My dogs see "alpha rolls" as belly rubs


----------



## Maxs Mom (Mar 22, 2008)

I want to add one thing, in the cases I saw it needed they were "re training" not initial training. The dogs were OUT OF CONTROL, and bound to hurt someone. In my opinion those dogs scared me, and I saw them as candidates for euthanasia. Did I see it 'work?' in some cases yes, it gave the handler confidence to handle their dog. In some cases no it did not.


----------



## Deuce (Aug 8, 2009)

tippykayak said:


> I've actually stopped using "alpha" and "dominance" when I talk about dog training. They carry so many associations with manhandling dogs that whatever usefulness they have is eclipsed by the hype and the misinformation.
> 
> Dogs look for leadership, and humans who provide it have good relationships with their dogs. Letting your dog do whatever it feels like actually makes the dog miserable too! However, the big caveat is that a lot of the "alpha" training people do is totally misguided and based on fear.

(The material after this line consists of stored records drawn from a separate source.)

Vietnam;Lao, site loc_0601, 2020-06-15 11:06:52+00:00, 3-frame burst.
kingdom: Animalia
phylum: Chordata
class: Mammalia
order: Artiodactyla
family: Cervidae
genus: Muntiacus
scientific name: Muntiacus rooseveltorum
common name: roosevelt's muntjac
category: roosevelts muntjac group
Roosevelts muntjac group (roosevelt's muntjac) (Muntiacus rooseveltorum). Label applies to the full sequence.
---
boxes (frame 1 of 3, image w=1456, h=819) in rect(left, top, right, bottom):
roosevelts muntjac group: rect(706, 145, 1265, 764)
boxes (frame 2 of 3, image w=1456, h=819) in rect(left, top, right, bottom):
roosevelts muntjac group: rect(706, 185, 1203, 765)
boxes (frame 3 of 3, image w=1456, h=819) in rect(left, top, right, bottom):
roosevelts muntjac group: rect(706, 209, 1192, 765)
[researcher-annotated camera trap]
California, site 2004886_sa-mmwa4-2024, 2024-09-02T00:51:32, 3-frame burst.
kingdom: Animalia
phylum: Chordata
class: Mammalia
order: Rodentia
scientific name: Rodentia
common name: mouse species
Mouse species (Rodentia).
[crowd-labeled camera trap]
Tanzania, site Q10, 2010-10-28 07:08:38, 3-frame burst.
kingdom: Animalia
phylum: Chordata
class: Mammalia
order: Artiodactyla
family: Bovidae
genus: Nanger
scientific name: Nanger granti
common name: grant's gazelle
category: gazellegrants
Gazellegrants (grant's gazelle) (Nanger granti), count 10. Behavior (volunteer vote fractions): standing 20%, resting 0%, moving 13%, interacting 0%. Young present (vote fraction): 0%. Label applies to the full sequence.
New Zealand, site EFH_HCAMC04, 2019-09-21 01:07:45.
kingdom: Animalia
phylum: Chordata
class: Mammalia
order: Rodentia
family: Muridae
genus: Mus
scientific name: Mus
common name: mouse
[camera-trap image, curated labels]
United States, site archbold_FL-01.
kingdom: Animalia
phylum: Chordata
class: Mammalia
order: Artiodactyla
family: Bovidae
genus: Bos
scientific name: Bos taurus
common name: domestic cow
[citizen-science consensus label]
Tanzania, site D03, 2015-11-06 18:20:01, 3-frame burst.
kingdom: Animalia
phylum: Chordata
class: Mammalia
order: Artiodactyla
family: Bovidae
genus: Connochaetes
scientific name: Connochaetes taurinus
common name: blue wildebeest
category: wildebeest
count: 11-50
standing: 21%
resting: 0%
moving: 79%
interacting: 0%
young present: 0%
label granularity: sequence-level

I'll handle puppies in play, and I might pin them for a sec before I let them up to bounce around, just like an older dog might do with a pup. However, I don't think for a second that pinning a puppy makes me a "pack leader," and doing it as an aversive is very confusing to a pup.
> 
> ...


Well said. I've trained for decades and dogs DO need a clear leader, but you can provide that leadership in a positive fashion. Oversimplified, but things like no food from the table, dog eats after you and waits for his food, no dog on furniture, dog follows and doesn't lead - these kinds of things provide leadership much more so than "pinning" or such.

I've trained mostly large, powerful breeds for service work (K9, narcotics, search and rescue, etc.) working with Belgian Malinois, German Shepherds and such and most recently, Rotties. This may seem obvious, but what I have found is that the more powerful breeds need more leadership. The more submissive breeds (such as Goldens) need less. And within this generalization, individuals will need more or less depending on personality.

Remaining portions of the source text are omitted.